▸ Problem
Reproduce, word for word, the lines of the records from the line containing "How far from the lens is point 49,64?" through the line containing "4. point 138,18", with both of those lines included.

▸ Items

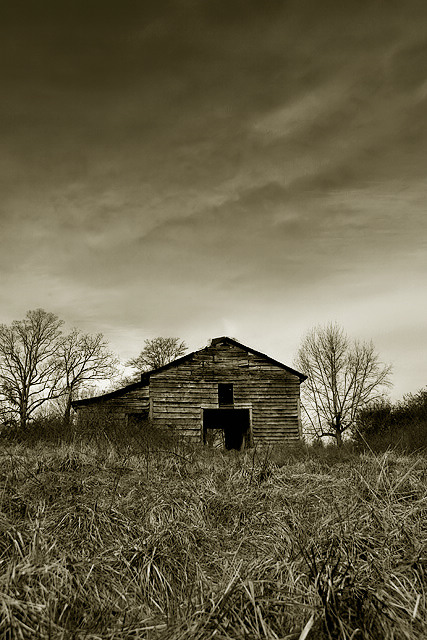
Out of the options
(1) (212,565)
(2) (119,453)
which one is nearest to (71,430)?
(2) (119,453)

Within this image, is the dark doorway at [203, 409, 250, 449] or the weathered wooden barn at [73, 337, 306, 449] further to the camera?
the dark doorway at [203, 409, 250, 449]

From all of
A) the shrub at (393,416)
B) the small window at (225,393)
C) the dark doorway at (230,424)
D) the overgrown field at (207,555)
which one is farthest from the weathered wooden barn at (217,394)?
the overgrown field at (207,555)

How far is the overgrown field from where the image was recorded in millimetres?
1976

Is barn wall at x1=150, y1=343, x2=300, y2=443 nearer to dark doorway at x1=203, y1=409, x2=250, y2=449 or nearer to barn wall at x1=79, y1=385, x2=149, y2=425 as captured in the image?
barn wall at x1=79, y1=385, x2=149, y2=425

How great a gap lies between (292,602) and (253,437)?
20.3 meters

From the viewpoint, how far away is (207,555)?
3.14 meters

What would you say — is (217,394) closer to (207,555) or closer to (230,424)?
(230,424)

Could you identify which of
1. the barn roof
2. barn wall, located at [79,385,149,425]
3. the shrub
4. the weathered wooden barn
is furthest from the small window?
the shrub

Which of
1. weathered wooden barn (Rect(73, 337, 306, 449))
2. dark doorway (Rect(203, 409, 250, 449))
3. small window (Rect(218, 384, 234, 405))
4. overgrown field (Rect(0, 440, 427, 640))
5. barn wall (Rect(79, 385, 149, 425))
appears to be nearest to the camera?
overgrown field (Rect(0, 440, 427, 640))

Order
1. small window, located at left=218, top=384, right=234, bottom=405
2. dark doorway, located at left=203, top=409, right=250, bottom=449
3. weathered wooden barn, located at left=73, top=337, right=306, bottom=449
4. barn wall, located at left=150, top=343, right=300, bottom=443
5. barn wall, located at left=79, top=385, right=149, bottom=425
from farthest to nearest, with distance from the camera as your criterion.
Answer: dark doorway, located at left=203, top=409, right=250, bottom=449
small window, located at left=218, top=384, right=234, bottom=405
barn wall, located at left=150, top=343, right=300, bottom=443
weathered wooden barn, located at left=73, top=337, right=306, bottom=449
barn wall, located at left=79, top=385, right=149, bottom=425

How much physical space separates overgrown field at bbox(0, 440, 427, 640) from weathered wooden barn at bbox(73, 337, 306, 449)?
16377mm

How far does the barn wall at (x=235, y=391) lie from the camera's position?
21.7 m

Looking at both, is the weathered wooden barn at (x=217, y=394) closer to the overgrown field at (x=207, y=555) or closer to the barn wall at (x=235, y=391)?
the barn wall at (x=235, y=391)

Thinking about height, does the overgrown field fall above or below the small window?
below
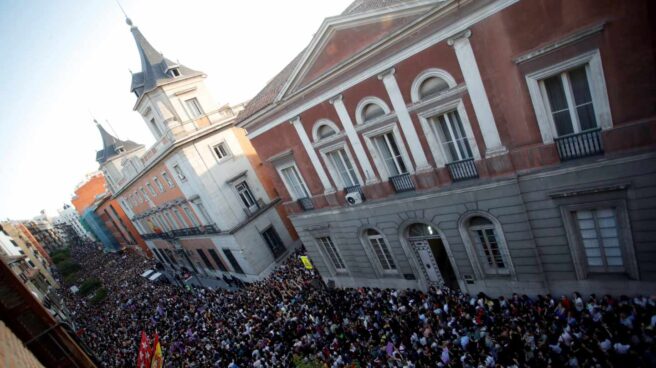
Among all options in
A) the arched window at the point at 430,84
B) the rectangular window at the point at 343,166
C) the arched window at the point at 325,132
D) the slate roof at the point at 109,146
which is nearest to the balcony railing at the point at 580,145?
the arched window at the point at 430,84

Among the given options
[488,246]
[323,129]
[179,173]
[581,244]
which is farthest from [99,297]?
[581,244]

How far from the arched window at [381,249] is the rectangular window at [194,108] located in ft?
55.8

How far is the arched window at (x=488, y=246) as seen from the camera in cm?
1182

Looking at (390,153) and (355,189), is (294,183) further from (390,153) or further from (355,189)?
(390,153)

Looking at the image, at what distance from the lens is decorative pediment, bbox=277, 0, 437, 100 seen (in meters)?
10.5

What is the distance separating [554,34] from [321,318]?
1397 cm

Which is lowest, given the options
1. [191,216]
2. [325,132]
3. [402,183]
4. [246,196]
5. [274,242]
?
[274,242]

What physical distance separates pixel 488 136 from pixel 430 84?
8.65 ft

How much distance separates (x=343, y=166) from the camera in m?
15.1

--

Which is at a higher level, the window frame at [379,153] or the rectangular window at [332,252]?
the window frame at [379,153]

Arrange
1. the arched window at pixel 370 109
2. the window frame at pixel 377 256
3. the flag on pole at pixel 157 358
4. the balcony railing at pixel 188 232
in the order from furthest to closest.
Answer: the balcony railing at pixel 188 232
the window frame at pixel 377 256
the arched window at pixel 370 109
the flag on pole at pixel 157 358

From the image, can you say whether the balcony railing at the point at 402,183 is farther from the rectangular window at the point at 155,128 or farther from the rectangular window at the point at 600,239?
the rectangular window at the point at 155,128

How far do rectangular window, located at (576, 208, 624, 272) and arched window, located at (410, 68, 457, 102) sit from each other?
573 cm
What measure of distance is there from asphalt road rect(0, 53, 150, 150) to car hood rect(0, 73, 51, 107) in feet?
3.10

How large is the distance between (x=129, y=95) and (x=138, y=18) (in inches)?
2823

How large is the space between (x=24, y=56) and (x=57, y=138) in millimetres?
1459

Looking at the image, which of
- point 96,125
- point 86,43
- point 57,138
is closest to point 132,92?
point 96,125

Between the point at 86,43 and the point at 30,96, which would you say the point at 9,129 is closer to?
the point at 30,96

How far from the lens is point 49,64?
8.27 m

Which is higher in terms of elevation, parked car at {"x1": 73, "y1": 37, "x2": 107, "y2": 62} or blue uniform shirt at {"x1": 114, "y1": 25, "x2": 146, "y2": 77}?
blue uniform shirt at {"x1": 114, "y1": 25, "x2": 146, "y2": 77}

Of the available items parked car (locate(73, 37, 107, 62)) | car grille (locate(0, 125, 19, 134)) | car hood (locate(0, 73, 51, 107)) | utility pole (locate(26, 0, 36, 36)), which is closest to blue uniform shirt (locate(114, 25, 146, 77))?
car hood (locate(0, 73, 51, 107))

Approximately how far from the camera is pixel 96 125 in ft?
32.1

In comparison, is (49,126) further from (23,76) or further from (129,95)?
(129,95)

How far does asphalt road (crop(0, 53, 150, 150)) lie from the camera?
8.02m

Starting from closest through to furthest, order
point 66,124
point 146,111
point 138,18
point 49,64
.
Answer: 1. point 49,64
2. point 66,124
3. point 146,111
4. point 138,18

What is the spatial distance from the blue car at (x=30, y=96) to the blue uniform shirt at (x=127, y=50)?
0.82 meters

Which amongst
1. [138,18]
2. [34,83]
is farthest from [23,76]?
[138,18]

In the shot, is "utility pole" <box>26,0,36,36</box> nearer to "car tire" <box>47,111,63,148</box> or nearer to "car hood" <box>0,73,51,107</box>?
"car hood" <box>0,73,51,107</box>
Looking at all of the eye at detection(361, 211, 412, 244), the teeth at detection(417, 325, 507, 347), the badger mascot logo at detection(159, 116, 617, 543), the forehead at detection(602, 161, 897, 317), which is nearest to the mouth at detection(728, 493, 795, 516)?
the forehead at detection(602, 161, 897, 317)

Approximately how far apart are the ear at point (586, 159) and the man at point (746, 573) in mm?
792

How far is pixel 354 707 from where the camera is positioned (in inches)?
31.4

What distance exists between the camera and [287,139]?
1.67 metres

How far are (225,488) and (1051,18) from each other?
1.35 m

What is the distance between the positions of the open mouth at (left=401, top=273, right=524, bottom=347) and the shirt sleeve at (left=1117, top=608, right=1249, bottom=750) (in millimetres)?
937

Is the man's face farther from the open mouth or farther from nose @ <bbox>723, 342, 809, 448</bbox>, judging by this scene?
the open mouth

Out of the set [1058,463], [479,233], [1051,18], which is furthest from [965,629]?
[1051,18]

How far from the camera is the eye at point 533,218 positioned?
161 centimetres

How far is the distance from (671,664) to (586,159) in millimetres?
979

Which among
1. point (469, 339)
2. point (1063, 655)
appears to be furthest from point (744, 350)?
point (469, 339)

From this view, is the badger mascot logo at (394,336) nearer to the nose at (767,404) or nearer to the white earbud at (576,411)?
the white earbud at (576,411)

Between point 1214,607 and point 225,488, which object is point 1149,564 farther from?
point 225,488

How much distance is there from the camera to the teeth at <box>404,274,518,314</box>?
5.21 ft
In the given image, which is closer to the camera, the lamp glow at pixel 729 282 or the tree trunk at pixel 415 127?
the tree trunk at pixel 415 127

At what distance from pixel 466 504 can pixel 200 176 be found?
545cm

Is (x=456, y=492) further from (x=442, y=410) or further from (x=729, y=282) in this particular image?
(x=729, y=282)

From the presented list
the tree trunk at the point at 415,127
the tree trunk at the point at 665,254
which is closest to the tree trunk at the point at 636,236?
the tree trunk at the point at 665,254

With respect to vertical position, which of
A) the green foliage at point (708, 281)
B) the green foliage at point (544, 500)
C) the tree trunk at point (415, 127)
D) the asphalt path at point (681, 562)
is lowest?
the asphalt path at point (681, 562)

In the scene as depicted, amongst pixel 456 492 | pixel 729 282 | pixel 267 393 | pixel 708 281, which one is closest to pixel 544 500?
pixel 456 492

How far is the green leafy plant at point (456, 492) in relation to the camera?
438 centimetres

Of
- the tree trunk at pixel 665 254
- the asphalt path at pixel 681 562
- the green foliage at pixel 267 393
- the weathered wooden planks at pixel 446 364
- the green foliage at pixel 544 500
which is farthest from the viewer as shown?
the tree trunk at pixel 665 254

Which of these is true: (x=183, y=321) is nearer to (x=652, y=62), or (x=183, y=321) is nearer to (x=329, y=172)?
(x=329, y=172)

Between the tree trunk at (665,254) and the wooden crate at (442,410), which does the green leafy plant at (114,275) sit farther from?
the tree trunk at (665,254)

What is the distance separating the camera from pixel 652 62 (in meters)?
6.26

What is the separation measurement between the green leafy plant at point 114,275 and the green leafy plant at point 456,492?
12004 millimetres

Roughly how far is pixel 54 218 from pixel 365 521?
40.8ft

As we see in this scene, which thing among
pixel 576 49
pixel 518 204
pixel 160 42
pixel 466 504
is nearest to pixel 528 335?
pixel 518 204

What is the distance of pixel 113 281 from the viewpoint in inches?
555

▸ Complete output
How far from the lens is point 49,64?
8.27 m

Which is higher in terms of elevation, parked car at {"x1": 73, "y1": 37, "x2": 107, "y2": 62} or blue uniform shirt at {"x1": 114, "y1": 25, "x2": 146, "y2": 77}?
blue uniform shirt at {"x1": 114, "y1": 25, "x2": 146, "y2": 77}

Of the available items parked car (locate(73, 37, 107, 62)) | car grille (locate(0, 125, 19, 134)) | car hood (locate(0, 73, 51, 107)) | utility pole (locate(26, 0, 36, 36)), which is closest to blue uniform shirt (locate(114, 25, 146, 77))?
car hood (locate(0, 73, 51, 107))

Approximately how far from the camera is pixel 96 125 in ft?
32.1

In comparison, is (49,126) further from (23,76) or further from (129,95)?
(129,95)

How far does asphalt road (crop(0, 53, 150, 150)) lie from the camera?
8.02m

Starting from closest through to furthest, order
point 66,124
point 146,111
point 138,18
point 49,64
.
Answer: 1. point 49,64
2. point 66,124
3. point 146,111
4. point 138,18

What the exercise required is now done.